Data for the task: Begin
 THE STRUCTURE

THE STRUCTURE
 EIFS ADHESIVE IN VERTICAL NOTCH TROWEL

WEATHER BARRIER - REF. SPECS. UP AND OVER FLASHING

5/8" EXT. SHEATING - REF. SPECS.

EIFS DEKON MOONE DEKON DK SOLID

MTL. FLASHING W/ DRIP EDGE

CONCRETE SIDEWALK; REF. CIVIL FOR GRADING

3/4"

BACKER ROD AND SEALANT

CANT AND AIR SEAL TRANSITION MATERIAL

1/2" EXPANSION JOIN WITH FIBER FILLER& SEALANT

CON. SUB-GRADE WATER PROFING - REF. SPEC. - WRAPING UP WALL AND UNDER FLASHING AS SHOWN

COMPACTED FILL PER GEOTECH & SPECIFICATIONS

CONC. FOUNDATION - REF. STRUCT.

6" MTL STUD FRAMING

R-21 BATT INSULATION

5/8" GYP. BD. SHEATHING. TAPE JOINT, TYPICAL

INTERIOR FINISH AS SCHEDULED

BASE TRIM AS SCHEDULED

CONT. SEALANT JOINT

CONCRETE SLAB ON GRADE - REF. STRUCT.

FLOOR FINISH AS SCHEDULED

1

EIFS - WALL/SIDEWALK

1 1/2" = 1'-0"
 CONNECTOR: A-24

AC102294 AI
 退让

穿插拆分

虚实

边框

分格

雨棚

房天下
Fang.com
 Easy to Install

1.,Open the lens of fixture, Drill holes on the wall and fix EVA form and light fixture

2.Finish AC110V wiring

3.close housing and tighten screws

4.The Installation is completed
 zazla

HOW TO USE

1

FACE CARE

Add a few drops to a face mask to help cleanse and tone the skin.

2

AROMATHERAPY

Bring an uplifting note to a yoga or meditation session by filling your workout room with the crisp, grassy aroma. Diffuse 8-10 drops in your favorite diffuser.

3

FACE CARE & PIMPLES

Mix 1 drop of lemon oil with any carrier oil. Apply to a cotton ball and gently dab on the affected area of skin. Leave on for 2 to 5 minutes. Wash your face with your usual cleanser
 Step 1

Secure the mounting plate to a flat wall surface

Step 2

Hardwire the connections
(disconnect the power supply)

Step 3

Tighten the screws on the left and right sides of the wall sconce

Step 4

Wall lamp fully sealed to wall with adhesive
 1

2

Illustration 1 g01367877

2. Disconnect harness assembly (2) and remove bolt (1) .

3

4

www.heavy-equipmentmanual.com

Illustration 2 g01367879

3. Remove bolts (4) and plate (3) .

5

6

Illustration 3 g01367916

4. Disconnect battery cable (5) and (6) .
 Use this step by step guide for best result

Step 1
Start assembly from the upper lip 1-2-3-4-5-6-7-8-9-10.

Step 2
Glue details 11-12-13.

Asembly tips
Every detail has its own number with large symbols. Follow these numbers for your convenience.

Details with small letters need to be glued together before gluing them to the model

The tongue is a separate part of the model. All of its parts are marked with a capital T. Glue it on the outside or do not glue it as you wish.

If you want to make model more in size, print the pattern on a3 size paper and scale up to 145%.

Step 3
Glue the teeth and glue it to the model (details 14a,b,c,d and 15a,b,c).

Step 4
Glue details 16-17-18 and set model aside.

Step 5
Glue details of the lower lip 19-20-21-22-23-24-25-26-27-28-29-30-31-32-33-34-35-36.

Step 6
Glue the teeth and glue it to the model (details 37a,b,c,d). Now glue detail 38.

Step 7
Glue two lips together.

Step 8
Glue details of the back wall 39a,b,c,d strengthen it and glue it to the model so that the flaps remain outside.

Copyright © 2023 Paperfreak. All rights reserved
Data for the task: End
Work item — The word "skin" appears in some lines above. Return every one of those lines.

Solution —
Add a few drops to a face mask to help cleanse and tone the skin.
Mix 1 drop of lemon oil with any carrier oil. Apply to a cotton ball and gently dab on the affected area of skin. Leave on for 2 to 5 minutes. Wash your face with your usual cleanser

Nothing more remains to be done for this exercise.